As we meander along the path between the huts, I see some women pounding sorghum in a huge wooden mortar, then sieving it to make ushwa, a kind of polenta that is a staple here. I have long wanted to see how difficult this is and they cheerfully let me have a try. My arms ache after two minutes holding the small tree trunk that is the pestle, worn shiny with use.

Crocodiles killed four people on the riverbank last year and the conflict between people and wild animals is eternal. The men of Vinho have always hunted meat and now must be persuaded to leave the park animals alone by incentives such as the new health centre and school. Even so, four of Gorongosa's lions have been maimed in traps.
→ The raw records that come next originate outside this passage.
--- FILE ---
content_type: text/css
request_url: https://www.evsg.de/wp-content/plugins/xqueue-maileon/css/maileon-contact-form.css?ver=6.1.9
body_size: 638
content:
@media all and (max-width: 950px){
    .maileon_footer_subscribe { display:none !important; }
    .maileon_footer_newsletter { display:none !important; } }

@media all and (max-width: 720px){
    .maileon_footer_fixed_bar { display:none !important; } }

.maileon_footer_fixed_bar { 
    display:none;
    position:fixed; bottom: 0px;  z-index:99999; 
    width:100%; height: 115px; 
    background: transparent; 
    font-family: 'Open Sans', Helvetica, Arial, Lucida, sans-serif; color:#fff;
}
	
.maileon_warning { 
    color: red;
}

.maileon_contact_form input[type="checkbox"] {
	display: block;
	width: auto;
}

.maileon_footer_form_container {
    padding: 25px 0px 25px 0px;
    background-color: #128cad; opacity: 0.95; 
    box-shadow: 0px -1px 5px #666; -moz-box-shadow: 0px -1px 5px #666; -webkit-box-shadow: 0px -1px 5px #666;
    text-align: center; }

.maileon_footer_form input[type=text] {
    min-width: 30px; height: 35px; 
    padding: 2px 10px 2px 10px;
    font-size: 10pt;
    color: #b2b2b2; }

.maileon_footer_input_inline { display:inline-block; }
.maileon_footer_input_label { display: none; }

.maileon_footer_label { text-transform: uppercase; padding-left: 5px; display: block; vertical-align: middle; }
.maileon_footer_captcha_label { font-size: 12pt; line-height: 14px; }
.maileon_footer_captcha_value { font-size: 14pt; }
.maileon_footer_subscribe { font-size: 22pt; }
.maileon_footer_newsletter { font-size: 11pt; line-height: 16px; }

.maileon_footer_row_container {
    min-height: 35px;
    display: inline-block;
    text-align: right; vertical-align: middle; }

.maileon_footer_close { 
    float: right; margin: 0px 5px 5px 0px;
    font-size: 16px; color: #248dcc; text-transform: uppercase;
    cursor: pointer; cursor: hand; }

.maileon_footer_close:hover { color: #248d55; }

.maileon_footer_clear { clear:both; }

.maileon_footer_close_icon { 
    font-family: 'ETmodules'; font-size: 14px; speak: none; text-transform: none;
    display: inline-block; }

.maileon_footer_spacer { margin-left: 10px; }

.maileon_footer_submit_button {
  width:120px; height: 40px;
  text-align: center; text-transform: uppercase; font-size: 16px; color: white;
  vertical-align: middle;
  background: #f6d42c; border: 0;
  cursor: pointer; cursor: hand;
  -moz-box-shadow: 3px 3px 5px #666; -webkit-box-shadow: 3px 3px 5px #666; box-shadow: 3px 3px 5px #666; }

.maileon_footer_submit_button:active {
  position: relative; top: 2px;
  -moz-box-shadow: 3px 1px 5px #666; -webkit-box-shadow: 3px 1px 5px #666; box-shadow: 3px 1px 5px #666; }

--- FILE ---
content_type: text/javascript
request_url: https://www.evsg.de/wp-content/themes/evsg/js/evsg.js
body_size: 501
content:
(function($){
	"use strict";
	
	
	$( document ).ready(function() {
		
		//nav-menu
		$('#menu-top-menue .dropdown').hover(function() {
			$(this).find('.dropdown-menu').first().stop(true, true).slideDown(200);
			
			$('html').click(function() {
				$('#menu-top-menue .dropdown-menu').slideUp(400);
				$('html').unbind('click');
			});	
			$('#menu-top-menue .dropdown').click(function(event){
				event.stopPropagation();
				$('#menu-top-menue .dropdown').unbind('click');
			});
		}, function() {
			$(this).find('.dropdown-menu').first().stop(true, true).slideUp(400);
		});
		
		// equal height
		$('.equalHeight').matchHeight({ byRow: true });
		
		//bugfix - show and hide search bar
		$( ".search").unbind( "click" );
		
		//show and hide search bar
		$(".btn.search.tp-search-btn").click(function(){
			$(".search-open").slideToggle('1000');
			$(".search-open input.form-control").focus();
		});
On our last safari, in the butter-soft light of late afternoon, we watch a small herd of elephants, gleaming from their bath in Paradise Pond and scything the bright green grass. The oldest matriarchs are still traumatised by their memories of slaughter and are unusually protective of the group. There are several babies and as always some atavistic pulse starts to race at the glorious sight of animals doing their thing in Africa. With Carr on board and a supportive government, Gorongosa looks set to reclaim its title as the gem of Mozambique.

FAST FACTS

Getting there

Johannesburg is the nearest international gateway to Mozambique from Australia (only TAP, the Portuguese carrier, and Kenya Airways fly directly to Maputo). Singapore Airlines has a fare for $1903, flying to Johannesburg with an aircraft change in Singapore, then with South African Airways (SAA) to Maputo. LAM, the national carrier, has a one-hour flight from Maputo to Beira. SAA has a fare to Beira for $2530 that lands in time for you to reach Gorongosa Park before the gates close at 6pm. (Fares are low-season return from Melbourne and Sydney, excluding tax.) Australians require a visa, available on arrival for $US20 ($30).

Hire a car in Beira if you want to drive around the park yourself. If not, a one-way, three-hour transfer from Beira to Gorongosa Park costs 1820 meticais ($107) a person.

Touring there

Gorongosa Park closes during the rainy season, from December to April. See gorongosa.net for exact dates; tours and accommodation can be booked on this site. The entry fee to Gorongosa National Park is 200mts a person, payable in meticais only. You can self-drive in the park for 500mts a vehicle. A guided three-hour game drive is 780mts a person. A trip to the nearby village of Vinho costs 350mts a person and should not be missed.

Accommodation at Chitengo, a complex in the park, in a double cabana is 2990mts. It is also possible to camp. Meals are reasonably priced. Gorongosa represents good value within the region, if less luxury than many private game lodges.